Turns out the insects have a history of making a bee-line for DiFruscio's house and calling it home.

DiFruscio discovered his winged squatters in 2007. He noticed bees swarming a tree in his backyard and followed their flights to a wood panel above a window at the house's rear.

A little more investigating found that space wasn't good enough -- or big enough -- for the bees.

They -- and as many as 80,000 of their friends -- had decided to set up shop in the joists of DiFruscio's home.

Rather than grab a can of Raid, DiFruscio called a contractor who had local beekeeper Rudy Hein on staff. Hein pressed a telescope to a wall in the house-turned-hive and confirmed what had DiFruscio all abuzz.
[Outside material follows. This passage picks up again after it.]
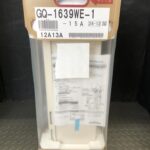 ガス給湯器  壁掛型 都市ガス用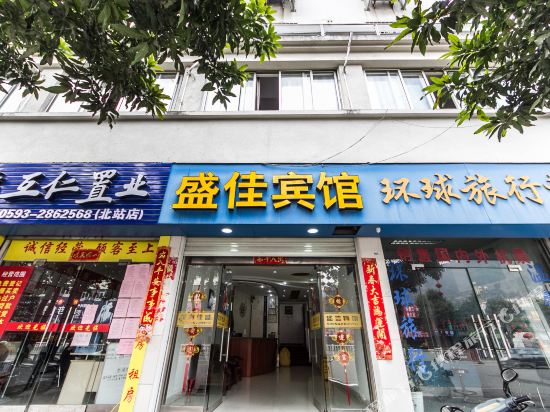 Shengjia Hotel - carbon neutral hotel in Ningde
There was "lots of humming" behind the plaster coming from three colonies of honey bees living in the walls of DiFruscio's bedroom, a bathroom and his daughter Hannah's room, Hein said.

The DiFruscios had to evacuate their home for a week as plaster was peeled back, revealing the busy bees.

Hein hunted for the queens, putting one in a hive box outside the house, coaxing the rest of the colony to follow. Hein also lured the bees by moving the many honey combs he found.

Problem is, most of the fragile wax crumbled in his grip, leaving pools of sticky honey behind.

"I've never seen anything like it. It was a huge mess," Hein said.

But seven days later, DiFruscio had back his house, in the process of being renovated anyway, and an $8,000 bill that insurance didn't cover.

Then, he learned his saga was to bee -- er, be -- continued.

Back with his stethoscope, Hein said DiFruscio's house is humming again.

The third colony from 2007 was in a tough to reach spot behind near the chimney, he said. After a summer hiatus last year, the bees returned, likely drawn back by the smell of food left behind after their last visit.

DiFruscio wishes they would buzz off. He figured he's looking at another $3,000 job to tear his house apart to help the bees along.

"I feel kind of blessed in a sadistic kind of way that the bees are trying to make their home in my place," DiFruscio said. "Rudy will take them away and make a good home for them."